In an editorial article in The Observer in 2004, he described his preference for sex with prostitutes: "What I hate with women generally is the intimacy, the invasion of my innermost space, the slow strangulation of my art." He also stated that he himself had worked as a prostitute for a while. He argued that prostitution should not be legalized, as that would take away part of its thrill.[14]
Horsley contributed a column to the monthly Erotic Review from 1998 to 2004. In early 2006, Horsley together with Marion McBride began to run a weekly sex advice column in The Observer.

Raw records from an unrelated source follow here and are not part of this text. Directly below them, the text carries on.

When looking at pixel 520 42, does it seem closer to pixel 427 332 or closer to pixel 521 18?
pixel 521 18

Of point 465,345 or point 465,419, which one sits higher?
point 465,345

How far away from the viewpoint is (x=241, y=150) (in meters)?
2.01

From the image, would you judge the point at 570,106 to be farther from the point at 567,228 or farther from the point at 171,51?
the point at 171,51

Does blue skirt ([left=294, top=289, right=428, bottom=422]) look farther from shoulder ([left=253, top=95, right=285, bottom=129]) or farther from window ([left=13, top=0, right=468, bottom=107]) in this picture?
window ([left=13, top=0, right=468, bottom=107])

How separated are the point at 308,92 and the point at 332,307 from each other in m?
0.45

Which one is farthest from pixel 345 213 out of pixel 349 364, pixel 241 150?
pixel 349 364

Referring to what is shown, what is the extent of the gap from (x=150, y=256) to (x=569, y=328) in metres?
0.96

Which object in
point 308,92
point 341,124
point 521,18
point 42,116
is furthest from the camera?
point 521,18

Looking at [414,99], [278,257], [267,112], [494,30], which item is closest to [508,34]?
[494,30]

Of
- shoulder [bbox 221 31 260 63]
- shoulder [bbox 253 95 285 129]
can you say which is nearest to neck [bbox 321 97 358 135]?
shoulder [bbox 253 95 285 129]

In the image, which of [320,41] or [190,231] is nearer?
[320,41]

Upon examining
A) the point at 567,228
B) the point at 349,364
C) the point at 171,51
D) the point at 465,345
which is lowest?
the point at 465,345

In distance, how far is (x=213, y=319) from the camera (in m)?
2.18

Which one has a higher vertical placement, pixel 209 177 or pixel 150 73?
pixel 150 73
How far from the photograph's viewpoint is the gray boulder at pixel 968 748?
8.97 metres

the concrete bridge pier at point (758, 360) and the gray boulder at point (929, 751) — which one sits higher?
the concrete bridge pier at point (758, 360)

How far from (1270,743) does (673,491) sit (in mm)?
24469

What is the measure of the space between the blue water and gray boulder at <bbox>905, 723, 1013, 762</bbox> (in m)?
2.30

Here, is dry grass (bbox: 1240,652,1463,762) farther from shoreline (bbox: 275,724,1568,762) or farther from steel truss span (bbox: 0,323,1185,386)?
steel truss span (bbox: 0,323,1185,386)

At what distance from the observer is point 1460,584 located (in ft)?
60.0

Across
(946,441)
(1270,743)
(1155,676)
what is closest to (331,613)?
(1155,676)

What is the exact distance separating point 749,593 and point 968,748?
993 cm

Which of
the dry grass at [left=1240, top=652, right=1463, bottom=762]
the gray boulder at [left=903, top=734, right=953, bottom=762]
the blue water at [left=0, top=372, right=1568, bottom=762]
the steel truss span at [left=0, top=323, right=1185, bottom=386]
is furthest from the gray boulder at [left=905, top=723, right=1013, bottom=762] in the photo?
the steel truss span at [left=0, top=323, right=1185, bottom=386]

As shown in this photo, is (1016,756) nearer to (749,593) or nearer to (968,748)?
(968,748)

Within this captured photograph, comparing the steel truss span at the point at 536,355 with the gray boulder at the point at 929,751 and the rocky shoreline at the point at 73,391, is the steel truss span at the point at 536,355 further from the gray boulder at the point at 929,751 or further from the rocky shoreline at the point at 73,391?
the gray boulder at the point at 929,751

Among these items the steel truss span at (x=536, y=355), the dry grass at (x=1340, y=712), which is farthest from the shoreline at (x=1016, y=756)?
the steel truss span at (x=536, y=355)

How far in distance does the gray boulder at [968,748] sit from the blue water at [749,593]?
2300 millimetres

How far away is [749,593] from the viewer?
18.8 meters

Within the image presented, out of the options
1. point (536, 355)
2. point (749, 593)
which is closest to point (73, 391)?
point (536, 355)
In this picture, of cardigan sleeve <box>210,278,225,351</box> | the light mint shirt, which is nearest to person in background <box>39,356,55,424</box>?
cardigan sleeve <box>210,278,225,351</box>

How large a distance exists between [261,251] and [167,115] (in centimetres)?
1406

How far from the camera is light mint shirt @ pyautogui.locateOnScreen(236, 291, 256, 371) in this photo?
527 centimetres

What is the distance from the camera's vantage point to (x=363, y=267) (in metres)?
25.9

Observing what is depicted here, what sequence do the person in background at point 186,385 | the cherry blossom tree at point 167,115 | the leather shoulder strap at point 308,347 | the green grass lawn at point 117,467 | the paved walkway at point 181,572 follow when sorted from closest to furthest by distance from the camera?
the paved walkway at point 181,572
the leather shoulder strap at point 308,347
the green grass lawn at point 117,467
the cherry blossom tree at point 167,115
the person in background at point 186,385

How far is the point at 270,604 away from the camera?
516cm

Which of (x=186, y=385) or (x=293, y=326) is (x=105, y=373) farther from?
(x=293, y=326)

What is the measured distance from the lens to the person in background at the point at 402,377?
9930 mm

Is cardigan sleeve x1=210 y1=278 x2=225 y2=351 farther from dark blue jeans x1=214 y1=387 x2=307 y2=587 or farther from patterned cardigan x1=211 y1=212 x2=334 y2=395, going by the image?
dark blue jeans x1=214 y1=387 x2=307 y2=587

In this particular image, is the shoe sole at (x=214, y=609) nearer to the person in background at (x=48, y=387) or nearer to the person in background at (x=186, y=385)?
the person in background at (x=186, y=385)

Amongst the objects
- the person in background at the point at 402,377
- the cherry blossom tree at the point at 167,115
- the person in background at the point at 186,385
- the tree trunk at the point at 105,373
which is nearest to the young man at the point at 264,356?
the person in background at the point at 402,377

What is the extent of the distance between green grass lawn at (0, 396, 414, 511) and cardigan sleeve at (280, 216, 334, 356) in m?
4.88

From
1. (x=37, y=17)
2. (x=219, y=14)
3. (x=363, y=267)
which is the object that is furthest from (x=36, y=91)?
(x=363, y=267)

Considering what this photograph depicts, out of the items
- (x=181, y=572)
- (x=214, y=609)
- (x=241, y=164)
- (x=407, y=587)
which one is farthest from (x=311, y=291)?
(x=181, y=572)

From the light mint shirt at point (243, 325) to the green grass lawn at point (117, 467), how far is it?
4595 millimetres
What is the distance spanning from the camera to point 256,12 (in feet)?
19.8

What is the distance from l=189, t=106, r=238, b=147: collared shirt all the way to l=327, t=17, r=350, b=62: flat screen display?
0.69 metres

Four months later, after objectionable discussions of oral and anal sex[15] had led to numerous complaints from outraged readers, the column was discontinued.[16]
Horsley, a self-described dandy,[17] praised his chosen home of Soho in an article in 2006,[18] though he had grown increasingly unhappy at what he saw as the decline of Soho as a centre of loose morals and bohemian bars, bemoaning the closure of haunts such as the Colony Room. Speaking following the death of the Colony Room's last proprietor Michael Wojas in June 2010, a week before his own death, he told The Independent: " The air used to be clean and the sex used to be dirty. Now it is the other way around. Soho has lost its heart."[19]
In September 2007, the Spectrum London gallery staged Hookers, Dealers, Tailors, a retrospective by Horsley.[20] The show documented his diving in Australian shark-infested water and copiously ingesting deadly drugs.[21]
His memoir, Dandy in the Underworld, named after the T.Rex album of same name (Horsley counted Marc Bolan as one of his idols) was published in the UK by Sceptre in September 2007 and in the US in March 2008 from Harper Perennial.
A one-man play, Dandy in the Underworld, written and directed by Tim Fountain opened at the Soho Theatre in London on 15 June 2010, one day before Horsley's death. In the premier production the role of Horsley (the sole character in the play) was performed by Milo Twomey.
Following his death, in 2012 many of his personal items were turned into relics and exhibited and sold at The Last Tuesday Society's Gallery Viktor Wynd Fine Art.[22] The bulk of his wardrobe was given to the Museum of London by Rachel Garley, his partner and main beneficiary.
In 2015, Horsley's younger brother, Jasun Horsley, published Seen and Not Seen: Confessions of a Movie Autist, for Zero Books, the last two chapters of which give an insider's view of Horsley's death, and challenge aspects of Horsley's memoir.[23]